Na sessão de encerramento, o presidente da CPES revelou que “a sede está quase pronta” e que “organizar e afirmar a Confederação tem sido o trabalho desenvolvido”, reafirmando os quatro grandes objetivos da organização: “Gestão e estruturação organizacional; coesão e afirmação; imagem e comunicação; e representação institucional, interna e externa”.
No entanto, para Manuel dos Santos Gomes, a Comissão Permanente da Concertação Social é, igualmente, um objetivo, tal como ser membro da Social Economy Europe.
Já o ministro do Planeamento, Nélson Sousa, começou por dizer que a Economia Social “é um sector muito relevante no desenvolvimento do país”, frisando que as “entidades da Economia Social são indispensáveis no modelo de desenvolvimento integrado e balanceado do país”.
Na derradeira intervenção da Jornada Nacional de Reflexão da CPES, o Presidente da República considerou que não é possível haver crescimento económico sem “maior coesão social”, salientando que “quem cria riqueza são as pessoas”.

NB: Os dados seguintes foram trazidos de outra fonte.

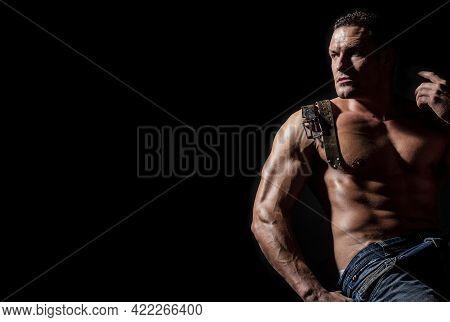 Strong Brutal Guy. Sexy Torso. Leather Belt, Jeans. Handsome Big Muscles Man Posing At Studio. Model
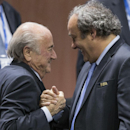 FILE - In this Friday, May 29, 2015 file photo, FIFA president Sepp Blatter after his election as President, left is greeted by UEFA President Michel Platini, right, at the Hallenstadion in Zurich, Switzerland. Michel Platini has launched his campaign to succeed Sepp Blatter as FIFA president, aiming to give the scandal-hit governing body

“Precisamos de crescer, e cada vez mais, e crescer cada vez mais de forma sustentada. E precisamos de crescer, garantindo o máximo de homogeneidade social”, ressalvou Marcelo Rebelo de Sousa, alertando: “Se for apenas um sector do nosso país, uma área do nosso país, um território dos que formam Portugal, ou alguns territórios a crescerem muito mais do que os outros e os outros ficarem para trás, isso significa que o todo não está a ir tão longe quanto podia e devia”.
Depois, o Chefe de Estado, referindo-se à Lei de Bases da Economia Social, lembrou que há aspetos que “têm de ser desenvolvidos, regulamentados e aprofundados”, considerando que “ficaram pelo caminho ou então aquilo que foi aprovado para cada uma das categorias de entidades foi ultrapassado pelo tempo”.
Reafirmando a importância da Economia Social, até no processo de descentralização, o Presidente da República defendeu que “as instituições sociais não são uma abstração”.

[n.d.r. - Aquando da publicação da edição de abril, foi conhecido o falecimento do professor Jorge de Sá, que teve sempre um papel presente no processo de criação da CPES e que na Jornada Nacional de Reflexão, da Azambuja, fez a sua última alocução pública sobre algo que lhe era muito caro, a Economia Social e a comunicação. O SOLIDARIEDADE junta-se à onda de pesar e endereça os mais sinceros pêsames à família enlutada].